<<<<

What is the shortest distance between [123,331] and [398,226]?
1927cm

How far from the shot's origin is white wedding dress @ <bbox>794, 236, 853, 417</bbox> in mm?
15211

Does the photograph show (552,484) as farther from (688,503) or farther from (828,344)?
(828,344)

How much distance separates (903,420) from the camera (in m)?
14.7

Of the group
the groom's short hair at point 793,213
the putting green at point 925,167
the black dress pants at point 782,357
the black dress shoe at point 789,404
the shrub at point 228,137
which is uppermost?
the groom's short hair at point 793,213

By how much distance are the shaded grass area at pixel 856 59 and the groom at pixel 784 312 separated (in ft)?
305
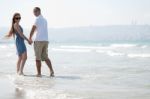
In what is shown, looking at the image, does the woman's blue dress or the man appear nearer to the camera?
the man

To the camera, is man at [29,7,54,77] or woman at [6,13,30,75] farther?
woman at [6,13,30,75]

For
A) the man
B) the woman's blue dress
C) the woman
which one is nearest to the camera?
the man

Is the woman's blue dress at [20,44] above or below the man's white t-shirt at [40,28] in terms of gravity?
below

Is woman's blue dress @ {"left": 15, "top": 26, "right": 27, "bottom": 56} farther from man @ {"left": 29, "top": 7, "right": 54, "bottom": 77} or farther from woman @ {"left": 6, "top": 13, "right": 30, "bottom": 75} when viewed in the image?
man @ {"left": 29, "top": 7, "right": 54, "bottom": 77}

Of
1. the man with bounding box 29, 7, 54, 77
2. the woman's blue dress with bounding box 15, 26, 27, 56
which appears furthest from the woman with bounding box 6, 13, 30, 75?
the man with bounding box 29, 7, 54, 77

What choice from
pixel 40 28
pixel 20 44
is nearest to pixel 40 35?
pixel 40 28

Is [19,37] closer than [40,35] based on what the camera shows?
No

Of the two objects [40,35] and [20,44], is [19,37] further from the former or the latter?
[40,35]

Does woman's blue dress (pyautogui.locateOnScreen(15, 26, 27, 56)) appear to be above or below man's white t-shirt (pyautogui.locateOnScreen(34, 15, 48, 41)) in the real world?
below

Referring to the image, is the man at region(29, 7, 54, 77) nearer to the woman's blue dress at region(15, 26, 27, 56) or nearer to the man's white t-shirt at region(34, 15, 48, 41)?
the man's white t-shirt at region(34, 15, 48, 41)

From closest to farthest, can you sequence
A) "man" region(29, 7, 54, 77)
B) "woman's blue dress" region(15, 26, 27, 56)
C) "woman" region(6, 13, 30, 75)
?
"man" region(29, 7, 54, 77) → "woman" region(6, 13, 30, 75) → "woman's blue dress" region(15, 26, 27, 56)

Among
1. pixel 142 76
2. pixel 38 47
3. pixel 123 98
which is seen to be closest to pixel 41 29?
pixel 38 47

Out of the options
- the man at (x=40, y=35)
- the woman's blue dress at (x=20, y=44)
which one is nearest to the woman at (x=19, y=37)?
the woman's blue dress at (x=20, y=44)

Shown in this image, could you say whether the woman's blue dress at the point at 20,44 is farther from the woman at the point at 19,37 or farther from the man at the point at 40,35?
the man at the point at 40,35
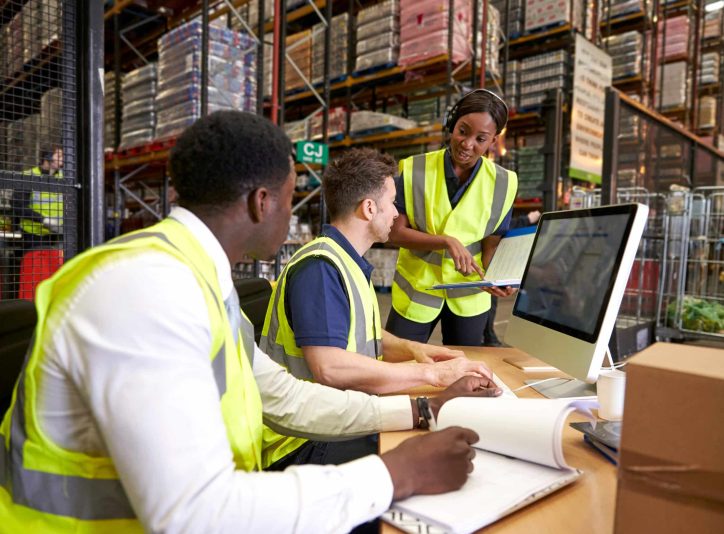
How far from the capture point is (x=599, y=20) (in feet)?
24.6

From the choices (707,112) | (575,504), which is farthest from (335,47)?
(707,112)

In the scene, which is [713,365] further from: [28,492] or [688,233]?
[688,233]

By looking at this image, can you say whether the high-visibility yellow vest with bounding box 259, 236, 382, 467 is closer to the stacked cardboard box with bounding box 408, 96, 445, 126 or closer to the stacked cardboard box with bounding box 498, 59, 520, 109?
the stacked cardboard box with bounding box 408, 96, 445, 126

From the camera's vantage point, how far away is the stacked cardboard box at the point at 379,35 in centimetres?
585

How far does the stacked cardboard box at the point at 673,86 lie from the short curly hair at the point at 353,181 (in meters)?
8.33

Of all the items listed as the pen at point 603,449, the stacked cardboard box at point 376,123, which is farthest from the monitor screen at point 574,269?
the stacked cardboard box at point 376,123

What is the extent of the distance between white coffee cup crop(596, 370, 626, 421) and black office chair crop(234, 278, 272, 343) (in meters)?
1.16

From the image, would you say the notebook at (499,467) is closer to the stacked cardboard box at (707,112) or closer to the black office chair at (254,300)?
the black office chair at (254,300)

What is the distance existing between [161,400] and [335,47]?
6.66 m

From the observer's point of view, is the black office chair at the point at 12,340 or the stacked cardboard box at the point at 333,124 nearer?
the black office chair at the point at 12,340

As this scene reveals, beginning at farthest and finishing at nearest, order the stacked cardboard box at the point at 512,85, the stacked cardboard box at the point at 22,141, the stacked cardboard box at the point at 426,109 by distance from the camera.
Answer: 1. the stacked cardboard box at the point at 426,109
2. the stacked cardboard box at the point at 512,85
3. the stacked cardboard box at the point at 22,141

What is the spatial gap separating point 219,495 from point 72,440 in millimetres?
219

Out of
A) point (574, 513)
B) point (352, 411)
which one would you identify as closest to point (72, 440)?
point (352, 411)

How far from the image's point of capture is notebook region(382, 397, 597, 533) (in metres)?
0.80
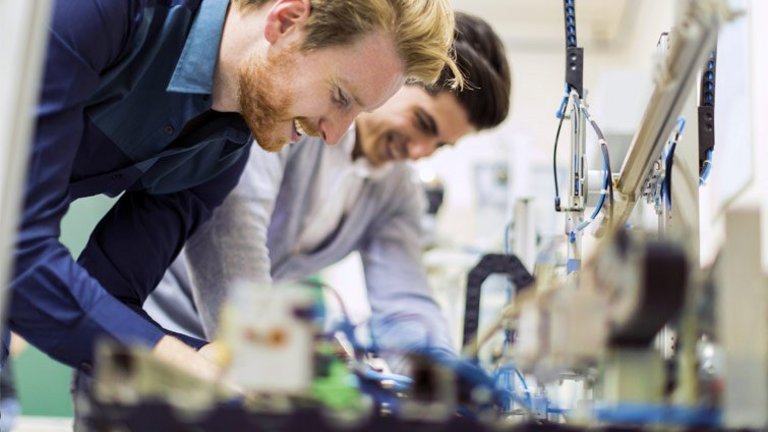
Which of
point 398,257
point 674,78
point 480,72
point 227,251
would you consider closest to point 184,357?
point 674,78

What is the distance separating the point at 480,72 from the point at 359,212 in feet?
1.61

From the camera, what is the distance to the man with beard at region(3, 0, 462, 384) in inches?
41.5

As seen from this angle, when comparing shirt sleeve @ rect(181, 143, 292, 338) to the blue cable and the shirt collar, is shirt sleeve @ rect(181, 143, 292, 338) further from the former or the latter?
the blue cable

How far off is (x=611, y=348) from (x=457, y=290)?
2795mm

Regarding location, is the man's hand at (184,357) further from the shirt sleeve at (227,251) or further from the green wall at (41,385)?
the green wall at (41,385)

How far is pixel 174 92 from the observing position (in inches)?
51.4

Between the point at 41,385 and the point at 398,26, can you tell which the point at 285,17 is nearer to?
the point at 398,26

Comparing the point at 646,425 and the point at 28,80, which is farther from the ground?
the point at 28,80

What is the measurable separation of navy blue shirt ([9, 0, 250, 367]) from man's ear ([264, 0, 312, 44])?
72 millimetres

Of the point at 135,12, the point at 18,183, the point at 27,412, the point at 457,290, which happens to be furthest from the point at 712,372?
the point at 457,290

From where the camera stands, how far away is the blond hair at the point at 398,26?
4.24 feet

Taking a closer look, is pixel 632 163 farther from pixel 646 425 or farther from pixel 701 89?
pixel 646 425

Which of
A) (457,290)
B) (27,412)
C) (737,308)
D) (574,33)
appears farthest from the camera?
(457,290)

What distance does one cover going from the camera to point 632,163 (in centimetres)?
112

>>>>
<<<<

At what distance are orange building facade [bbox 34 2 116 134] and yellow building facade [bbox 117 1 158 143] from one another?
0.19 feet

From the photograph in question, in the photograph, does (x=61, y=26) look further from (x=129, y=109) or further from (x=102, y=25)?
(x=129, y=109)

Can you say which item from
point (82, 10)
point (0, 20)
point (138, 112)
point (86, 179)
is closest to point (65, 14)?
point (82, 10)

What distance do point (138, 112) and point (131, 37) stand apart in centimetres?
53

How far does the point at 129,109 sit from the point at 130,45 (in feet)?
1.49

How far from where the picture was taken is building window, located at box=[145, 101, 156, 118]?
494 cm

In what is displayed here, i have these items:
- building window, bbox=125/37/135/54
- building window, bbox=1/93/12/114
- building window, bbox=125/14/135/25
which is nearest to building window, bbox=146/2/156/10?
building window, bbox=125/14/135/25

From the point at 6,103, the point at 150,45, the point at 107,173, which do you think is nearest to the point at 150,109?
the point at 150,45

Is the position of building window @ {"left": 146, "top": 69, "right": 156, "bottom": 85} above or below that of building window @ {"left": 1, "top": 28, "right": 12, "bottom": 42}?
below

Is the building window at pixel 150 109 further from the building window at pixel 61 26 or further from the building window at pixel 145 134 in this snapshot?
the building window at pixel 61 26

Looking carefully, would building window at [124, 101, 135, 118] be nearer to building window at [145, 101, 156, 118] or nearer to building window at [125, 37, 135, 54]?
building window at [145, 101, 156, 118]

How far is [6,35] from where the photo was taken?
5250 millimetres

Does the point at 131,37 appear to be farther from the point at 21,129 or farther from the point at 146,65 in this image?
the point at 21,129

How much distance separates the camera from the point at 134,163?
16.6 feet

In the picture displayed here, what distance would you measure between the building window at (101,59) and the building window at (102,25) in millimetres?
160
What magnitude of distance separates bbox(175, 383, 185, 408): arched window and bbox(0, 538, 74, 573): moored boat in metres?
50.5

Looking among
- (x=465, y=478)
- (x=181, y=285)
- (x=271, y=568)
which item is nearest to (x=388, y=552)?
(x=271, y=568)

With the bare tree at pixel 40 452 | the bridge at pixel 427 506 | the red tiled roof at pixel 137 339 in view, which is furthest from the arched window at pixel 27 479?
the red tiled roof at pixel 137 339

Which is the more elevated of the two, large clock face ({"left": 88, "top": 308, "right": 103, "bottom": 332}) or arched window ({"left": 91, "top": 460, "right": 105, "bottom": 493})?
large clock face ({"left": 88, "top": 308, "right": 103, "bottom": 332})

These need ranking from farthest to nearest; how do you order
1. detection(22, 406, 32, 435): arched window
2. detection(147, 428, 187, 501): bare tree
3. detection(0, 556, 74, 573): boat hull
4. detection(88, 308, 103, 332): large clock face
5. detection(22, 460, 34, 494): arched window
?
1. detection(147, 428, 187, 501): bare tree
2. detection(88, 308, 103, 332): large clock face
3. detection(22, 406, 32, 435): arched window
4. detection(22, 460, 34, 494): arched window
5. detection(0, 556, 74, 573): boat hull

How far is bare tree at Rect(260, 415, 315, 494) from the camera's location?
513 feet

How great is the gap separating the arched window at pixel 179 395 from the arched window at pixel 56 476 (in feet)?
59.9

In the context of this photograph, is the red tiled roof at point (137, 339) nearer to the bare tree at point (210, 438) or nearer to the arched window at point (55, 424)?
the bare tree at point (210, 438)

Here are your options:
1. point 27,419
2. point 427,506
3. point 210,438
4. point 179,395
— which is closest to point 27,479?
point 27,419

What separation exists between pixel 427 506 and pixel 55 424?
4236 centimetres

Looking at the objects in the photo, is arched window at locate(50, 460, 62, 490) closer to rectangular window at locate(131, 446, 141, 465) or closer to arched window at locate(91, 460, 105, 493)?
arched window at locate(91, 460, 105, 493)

>>>>

- Exercise
Copy the rows word for word, from the line with "From the image, would" to the line with "3. the stacked", including both of those lines.

- Task solution
From the image, would you say the notebook at (499,467) is closer to the stacked cardboard box at (707,112) or closer to the black office chair at (254,300)?
the black office chair at (254,300)

What is the distance existing between [161,400] and [335,47]?
6.66 m

From the observer's point of view, is the black office chair at the point at 12,340 or the stacked cardboard box at the point at 333,124 nearer?
the black office chair at the point at 12,340

As this scene reveals, beginning at farthest and finishing at nearest, order the stacked cardboard box at the point at 512,85, the stacked cardboard box at the point at 22,141, the stacked cardboard box at the point at 426,109 by distance from the camera.
Answer: 1. the stacked cardboard box at the point at 426,109
2. the stacked cardboard box at the point at 512,85
3. the stacked cardboard box at the point at 22,141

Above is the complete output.